会津塗「紫翠盃」要人贈呈へ 10月にドバイ万博、日本館記念品

 
「日本の環境への取り組みを発信する機会になる」と話す曽根社長

 10月にアラブ首長国連邦(UAE)ドバイで開幕する国際博覧会(万博)で、日本館に来館した要人へ贈られる記念品に、植物由来のプラスチックに会津塗を施した三義漆器店(会津若松市)の「紫翠盃(しすいはい) 玉虫塗」が選ばれた。

 紫翠盃は、生分解性プラスチック(PLA)でできている。PLAはでんぷんやサトウキビ、乳酸菌を原材料とし、土中に埋めると微生物の酵素によって水と二酸化炭素に分解される。プラスチックごみゼロの取り組みに共感する同社の曽根佳弘社長がPLAと出合い、会津塗の商品を作った。

 記念品は全国各地から17点が選ばれた。経済産業省によると、日本館に訪れた各国の要人に贈られる際には、紫翠盃がPLAでできていることなどの説明文が添えられる予定という。

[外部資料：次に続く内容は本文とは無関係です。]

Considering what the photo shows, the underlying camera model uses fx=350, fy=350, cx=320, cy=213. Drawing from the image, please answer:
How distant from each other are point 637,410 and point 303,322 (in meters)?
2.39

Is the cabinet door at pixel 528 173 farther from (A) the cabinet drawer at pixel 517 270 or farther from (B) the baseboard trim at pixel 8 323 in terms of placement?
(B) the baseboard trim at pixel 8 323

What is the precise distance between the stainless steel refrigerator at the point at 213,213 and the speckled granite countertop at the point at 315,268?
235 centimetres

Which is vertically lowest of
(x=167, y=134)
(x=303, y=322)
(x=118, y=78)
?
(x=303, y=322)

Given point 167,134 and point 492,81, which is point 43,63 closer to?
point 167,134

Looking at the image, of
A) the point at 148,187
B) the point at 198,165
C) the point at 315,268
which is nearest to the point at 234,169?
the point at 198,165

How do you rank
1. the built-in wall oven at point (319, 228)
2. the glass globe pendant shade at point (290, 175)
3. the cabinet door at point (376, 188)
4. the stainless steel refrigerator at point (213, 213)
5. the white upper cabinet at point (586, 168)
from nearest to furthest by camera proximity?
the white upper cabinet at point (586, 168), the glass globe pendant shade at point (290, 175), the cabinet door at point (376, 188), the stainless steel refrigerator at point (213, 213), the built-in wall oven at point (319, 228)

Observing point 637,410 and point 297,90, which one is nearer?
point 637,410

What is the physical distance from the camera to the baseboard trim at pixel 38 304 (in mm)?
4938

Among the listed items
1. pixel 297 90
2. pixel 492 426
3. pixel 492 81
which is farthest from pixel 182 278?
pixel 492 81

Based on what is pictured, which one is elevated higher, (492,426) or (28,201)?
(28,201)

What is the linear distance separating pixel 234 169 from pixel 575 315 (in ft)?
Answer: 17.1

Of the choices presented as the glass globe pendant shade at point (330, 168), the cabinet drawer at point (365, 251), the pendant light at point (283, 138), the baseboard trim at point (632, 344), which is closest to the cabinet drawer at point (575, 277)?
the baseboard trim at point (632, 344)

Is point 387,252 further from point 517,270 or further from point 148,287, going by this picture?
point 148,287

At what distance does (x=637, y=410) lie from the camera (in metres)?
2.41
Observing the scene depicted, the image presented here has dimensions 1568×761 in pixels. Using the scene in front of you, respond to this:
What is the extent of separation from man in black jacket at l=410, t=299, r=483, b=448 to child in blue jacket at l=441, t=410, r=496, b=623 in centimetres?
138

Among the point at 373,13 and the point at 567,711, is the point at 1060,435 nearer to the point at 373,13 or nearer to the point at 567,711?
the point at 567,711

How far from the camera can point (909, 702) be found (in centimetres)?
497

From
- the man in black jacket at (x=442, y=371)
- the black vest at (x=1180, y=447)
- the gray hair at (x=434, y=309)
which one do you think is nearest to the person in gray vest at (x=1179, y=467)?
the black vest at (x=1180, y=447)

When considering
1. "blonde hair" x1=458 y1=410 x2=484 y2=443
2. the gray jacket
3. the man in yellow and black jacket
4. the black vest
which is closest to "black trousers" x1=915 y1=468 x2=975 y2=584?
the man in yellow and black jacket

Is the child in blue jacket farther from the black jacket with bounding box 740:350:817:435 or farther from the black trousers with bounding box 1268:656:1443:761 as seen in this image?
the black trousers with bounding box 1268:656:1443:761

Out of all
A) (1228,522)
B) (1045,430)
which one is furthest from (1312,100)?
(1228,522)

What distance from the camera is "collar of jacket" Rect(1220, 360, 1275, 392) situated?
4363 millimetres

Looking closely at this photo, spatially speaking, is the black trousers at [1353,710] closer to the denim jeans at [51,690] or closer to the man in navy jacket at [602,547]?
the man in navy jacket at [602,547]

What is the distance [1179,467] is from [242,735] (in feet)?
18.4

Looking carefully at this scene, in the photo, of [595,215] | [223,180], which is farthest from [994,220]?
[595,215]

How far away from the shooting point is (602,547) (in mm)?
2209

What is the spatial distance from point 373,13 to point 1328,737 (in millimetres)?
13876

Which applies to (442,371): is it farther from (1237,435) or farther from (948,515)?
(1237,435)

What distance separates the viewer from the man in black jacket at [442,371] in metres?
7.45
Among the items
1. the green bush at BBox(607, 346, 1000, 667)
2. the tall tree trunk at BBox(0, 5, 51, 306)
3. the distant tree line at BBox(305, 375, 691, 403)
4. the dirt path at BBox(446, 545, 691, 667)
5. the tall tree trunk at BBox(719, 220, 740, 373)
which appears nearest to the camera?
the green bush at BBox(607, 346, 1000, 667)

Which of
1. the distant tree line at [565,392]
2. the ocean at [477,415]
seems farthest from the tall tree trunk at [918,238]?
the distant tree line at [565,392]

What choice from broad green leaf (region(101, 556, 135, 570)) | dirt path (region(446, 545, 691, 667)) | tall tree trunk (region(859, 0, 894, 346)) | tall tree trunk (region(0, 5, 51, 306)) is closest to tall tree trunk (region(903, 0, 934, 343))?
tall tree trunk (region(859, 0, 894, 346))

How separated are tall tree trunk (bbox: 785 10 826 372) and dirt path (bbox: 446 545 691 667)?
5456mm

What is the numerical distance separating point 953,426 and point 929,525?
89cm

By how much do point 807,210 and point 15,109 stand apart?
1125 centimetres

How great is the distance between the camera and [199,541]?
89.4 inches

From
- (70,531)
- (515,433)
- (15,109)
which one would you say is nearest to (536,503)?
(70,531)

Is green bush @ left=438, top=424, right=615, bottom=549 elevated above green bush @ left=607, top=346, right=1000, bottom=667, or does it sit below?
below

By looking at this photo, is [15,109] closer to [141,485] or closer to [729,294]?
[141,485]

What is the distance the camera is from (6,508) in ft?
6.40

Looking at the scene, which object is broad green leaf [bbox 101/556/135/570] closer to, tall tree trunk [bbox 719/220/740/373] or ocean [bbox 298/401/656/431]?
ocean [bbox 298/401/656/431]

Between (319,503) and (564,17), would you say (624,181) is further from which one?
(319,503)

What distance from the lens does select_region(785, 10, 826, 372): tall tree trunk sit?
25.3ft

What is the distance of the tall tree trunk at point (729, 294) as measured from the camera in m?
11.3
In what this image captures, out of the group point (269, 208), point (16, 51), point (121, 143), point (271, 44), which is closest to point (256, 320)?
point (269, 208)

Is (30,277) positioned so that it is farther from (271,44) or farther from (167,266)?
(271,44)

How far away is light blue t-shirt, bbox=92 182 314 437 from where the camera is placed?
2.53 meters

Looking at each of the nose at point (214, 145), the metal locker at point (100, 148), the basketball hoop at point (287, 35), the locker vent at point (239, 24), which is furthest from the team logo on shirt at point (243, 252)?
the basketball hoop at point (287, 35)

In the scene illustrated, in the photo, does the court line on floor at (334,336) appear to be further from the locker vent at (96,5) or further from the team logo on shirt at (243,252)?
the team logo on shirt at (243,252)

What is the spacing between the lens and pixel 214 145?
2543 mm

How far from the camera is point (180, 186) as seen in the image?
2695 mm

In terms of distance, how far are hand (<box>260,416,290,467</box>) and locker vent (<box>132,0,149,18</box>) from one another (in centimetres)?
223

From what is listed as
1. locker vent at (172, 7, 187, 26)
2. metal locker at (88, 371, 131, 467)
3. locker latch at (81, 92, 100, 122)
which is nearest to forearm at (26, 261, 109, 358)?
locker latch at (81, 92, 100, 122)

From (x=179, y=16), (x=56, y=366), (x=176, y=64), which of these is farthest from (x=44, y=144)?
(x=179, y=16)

 曽根社長は「大変光栄なこと。その一言に尽きる。環境に配慮した取り組みを日本が進めていることを知ってもらえる良い機会になる」と話した。

 同社は約25種類の紫翠盃を扱っている。価格は2000~2万円。同社オンラインショップや福島市の県観光物産館(コラッセふくしま1階)などで扱っている。詳しくは同社ウェブサイトに掲載されている。